# [EXTRAIT DE L'ARTICLE]
»»
La Marine nationale française porte secours à une embarcation de migrants, lesquels tentaient de traverser la Manche entre la France et la Grande-Bretagne, le 5 août 2019.

Londres a évoqué la possibilité d'un "appui financier" de sa part pour "juguler" les traversées de la Manche par des migrants, en forte augmentation depuis le début de l'année.

Les autorités britanniques ont annoncé mercredi avoir intercepté la veille 86 migrants traversant la Manche vers l'Angleterre à bord de petites embarcations, l'un des chiffres les plus importants des derniers mois.

Et mercredi matin, les gardes-côtes ont effectué une opération de recherche et de sauvetage en mer qui a mobilisé plusieurs navires au large du Kent (sud de l'Angleterre), selon un porte-parole. Une personne a été transportée à l'hôpital en hélicoptère.

Selon la BBC, cette opération concernait deux bateaux transportant au total près de 20 migrants.

En début de matinée mardi, la police aux frontières avait intercepté sur deux embarcations différentes 23 personnes qui ont été emmenées à Douvres (sud de l'Angleterre). Elles ont affirmé être originaires d'Iran, d'Afghanistan, du Pakistan, des Philippines, selon un communiqué du ministère de l'Intérieur.

Aux alentours de midi, 18 personnes - 14 affirmant être originaires d'Iran, trois d'Irak et une du Vietnam -, ont connu le même sort, tout comme 23 migrants, originaires d'Iran et d'Ethiopie, appréhendés par un autre bateau de la police aux frontières.

Les autres migrants interceptés l'ont été après avoir réussi à gagner les côtes britanniques.

Mettant en exergue les dangers de telles traversées, un porte-parole du ministère de l'Intérieur a souligné qu'elles étaient organisées par des passeurs ne se souciant guère des vies humaines.

"Nous travaillons étroitement à tous les niveaux avec les autorités françaises pour lutter contre cette activité dangereuse et illégale", a souligné cette source.

Au cours d'une rencontre le 29 août, les ministres britannique et français de l'Intérieur, Priti Patel et Christophe Castaner, ont évoqué la possibilité d'un "appui financier" du Royaume-Uni pour "juguler" les traversées de la Manche par des migrants, en forte augmentation depuis le début de l'année.

Depuis janvier, 1.500 migrants ont tenté de traverser la Manche selon les autorités maritimes françaises, contre 586 en 2018.

Les plus désespérés tentent de traverser à la nage le détroit large d'une trentaine de kilomètres en son point le plus étroit.
««
# [QUESTIONS SUR L'ARTICLE]
(A) D'après l'article sur les traversées de la Manche, expliquez dans quel but Londres a évoqué un « appui financier ».
(B) Dans l'article sur les traversées de la Manche, reprenez le passage commençant par « Londres a évoqué » et se poursuivant jusqu'à « de 20 migrants. », en renommant « gardes-côtes » en « sauveteurs en mer ».

Entrées de données enregistrées:
»»
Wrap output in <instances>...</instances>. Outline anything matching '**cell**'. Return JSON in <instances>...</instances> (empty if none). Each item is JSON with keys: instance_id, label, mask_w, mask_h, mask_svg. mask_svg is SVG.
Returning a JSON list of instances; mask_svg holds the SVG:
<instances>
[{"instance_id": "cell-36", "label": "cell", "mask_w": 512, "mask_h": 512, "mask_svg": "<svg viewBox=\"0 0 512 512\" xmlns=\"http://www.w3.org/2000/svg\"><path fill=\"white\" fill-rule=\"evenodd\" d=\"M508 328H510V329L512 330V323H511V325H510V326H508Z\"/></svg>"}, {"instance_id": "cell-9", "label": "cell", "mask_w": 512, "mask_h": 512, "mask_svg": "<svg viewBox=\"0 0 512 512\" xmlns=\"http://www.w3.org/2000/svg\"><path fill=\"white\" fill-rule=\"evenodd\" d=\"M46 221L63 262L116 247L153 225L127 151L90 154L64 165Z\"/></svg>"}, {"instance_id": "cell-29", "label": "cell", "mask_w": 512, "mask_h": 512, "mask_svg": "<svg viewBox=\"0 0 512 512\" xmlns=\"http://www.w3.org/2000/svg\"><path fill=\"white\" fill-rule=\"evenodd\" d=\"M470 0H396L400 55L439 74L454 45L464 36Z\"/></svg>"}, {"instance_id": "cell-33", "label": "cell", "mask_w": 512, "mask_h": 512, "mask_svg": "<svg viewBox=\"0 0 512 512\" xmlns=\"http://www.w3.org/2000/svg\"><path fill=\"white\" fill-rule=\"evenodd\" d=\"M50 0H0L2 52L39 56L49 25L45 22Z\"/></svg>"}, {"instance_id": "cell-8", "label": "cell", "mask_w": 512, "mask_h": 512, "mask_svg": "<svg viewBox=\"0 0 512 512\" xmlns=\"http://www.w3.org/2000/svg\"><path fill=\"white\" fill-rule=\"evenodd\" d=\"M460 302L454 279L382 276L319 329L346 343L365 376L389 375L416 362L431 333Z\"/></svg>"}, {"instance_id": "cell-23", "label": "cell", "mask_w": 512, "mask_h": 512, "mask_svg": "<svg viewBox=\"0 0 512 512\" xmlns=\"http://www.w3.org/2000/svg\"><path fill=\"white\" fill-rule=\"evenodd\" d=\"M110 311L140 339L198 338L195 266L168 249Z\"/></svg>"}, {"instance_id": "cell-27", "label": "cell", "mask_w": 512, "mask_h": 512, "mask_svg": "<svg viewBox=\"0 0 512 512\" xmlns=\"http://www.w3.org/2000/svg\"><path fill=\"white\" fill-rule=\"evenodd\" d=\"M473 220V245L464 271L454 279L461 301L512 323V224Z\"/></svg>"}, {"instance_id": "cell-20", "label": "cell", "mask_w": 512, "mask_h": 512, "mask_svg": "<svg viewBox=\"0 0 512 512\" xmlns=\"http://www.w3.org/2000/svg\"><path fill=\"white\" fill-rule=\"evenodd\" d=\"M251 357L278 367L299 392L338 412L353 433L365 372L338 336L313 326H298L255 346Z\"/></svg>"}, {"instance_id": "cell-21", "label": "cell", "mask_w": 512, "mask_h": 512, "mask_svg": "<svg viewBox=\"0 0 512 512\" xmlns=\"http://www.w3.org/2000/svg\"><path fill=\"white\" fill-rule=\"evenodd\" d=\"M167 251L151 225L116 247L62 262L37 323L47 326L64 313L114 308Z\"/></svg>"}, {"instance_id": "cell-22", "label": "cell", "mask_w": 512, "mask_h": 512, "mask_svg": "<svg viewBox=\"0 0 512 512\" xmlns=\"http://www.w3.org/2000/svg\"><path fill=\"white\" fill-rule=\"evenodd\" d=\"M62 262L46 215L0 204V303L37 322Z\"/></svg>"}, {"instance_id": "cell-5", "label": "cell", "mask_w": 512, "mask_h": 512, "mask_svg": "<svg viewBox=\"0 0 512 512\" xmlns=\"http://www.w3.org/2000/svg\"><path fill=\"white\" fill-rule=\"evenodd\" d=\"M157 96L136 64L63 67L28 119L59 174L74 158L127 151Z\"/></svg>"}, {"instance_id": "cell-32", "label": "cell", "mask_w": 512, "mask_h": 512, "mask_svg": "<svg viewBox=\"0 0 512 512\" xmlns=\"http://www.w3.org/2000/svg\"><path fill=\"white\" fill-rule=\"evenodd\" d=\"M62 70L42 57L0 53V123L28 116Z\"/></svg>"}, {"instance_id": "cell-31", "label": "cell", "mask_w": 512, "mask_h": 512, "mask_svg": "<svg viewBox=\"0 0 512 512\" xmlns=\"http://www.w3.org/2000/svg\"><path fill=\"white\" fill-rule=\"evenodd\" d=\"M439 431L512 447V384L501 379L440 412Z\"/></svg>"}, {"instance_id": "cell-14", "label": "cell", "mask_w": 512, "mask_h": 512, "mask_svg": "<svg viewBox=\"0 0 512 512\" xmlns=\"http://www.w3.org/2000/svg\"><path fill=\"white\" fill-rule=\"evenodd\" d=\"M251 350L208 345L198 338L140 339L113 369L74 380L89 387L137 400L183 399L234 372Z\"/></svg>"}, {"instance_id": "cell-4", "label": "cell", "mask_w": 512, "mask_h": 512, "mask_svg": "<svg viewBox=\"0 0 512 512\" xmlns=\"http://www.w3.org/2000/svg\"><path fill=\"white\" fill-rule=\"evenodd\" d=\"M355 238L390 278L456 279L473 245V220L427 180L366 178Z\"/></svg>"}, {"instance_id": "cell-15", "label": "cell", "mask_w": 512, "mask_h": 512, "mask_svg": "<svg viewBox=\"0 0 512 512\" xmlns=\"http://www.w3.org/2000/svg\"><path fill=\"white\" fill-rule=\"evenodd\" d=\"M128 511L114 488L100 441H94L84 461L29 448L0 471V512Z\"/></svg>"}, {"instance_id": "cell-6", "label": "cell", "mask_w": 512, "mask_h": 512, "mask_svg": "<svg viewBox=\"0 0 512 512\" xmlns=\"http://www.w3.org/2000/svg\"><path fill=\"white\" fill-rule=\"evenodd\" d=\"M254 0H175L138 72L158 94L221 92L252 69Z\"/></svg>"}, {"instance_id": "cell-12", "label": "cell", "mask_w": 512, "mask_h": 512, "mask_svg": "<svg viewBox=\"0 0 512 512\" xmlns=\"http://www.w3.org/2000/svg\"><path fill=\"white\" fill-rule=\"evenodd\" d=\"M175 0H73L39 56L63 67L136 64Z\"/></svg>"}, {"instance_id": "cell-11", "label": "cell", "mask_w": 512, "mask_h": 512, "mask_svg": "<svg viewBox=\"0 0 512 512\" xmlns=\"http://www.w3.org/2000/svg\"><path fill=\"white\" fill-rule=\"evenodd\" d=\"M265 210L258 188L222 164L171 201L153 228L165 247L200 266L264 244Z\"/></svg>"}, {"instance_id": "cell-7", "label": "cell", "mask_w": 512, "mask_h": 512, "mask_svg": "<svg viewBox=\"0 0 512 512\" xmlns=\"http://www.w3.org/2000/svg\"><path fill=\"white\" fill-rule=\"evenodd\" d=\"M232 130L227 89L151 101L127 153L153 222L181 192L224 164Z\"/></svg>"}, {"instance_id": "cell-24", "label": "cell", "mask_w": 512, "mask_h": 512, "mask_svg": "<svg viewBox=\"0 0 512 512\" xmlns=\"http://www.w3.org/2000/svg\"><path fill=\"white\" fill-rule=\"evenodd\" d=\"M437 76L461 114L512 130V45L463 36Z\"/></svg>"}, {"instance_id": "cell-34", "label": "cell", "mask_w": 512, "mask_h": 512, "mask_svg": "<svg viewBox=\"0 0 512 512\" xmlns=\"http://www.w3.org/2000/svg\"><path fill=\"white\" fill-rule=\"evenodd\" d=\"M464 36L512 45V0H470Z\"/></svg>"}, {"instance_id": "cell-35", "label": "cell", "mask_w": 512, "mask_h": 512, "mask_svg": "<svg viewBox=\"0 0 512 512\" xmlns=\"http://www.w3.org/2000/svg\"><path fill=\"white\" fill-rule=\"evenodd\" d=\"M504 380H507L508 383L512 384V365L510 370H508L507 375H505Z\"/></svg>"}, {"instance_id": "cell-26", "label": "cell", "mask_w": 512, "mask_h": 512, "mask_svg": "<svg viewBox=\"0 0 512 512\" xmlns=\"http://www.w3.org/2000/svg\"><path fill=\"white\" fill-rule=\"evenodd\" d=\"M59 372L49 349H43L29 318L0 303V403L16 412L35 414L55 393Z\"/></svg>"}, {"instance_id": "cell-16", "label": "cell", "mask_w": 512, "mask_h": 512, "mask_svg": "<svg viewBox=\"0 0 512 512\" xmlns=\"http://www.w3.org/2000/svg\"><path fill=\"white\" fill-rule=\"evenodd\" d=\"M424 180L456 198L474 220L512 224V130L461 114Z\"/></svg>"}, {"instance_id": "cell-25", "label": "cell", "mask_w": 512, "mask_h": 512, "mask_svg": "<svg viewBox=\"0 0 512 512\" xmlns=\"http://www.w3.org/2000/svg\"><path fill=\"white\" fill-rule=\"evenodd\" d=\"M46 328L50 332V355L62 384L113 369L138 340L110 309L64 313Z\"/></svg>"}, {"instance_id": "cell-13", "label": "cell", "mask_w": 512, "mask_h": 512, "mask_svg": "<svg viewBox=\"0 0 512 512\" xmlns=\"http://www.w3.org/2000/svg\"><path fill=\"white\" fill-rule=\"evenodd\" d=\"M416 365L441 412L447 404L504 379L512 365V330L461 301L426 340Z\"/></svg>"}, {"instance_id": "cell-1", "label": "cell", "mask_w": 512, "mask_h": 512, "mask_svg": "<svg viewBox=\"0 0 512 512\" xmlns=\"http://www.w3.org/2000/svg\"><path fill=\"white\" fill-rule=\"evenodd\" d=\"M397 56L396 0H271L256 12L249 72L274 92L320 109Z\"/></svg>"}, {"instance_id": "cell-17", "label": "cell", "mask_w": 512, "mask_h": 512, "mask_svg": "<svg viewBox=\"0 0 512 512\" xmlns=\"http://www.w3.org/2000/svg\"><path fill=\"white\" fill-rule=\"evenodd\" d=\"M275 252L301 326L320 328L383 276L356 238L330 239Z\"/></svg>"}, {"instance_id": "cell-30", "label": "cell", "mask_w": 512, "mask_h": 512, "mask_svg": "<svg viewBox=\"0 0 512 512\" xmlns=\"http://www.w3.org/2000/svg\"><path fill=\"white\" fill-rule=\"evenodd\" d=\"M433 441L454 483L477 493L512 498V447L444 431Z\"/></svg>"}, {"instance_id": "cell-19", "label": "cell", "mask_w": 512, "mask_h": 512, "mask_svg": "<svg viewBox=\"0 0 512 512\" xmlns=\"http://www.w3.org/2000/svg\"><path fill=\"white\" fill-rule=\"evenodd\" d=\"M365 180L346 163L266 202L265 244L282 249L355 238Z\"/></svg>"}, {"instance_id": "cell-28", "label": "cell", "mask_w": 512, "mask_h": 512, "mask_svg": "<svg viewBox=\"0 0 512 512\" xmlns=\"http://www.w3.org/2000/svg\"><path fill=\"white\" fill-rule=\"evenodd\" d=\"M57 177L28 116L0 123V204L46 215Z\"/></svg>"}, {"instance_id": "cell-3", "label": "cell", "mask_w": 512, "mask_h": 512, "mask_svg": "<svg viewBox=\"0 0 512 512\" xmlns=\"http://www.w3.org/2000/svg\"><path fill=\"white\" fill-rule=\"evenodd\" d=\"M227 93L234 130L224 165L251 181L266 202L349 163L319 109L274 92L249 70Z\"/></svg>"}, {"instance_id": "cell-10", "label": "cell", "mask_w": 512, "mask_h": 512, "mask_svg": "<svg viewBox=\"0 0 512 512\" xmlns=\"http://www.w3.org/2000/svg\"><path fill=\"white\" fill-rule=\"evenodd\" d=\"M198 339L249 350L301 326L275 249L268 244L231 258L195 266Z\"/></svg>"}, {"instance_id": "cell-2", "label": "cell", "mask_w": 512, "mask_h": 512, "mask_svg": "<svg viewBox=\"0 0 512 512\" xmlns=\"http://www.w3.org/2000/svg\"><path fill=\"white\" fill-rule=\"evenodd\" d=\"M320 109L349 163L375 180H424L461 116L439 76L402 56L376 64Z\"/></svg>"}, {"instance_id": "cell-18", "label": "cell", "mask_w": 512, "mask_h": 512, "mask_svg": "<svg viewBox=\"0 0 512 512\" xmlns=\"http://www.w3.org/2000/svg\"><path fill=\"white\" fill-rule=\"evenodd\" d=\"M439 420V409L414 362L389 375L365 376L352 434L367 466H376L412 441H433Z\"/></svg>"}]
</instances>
««
# [RÉSULTATS DANS L'ORDRE]
(A) Londres a évoqué cet appui financier pour « juguler » les traversées de la Manche par des migrants, qui sont en forte augmentation depuis le début de l'année.

(B)
Londres a évoqué la possibilité d'un "appui financier" de sa part pour "juguler" les traversées de la Manche par des migrants, en forte augmentation depuis le début de l'année.

Les autorités britanniques ont annoncé mercredi avoir intercepté la veille 86 migrants traversant la Manche vers l'Angleterre à bord de petites embarcations, l'un des chiffres les plus importants des derniers mois.

Et mercredi matin, les sauveteurs en mer ont effectué une opération de recherche et de sauvetage en mer qui a mobilisé plusieurs navires au large du Kent (sud de l'Angleterre), selon un porte-parole. Une personne a été transportée à l'hôpital en hélicoptère.

Selon la BBC, cette opération concernait deux bateaux transportant au total près de 20 migrants.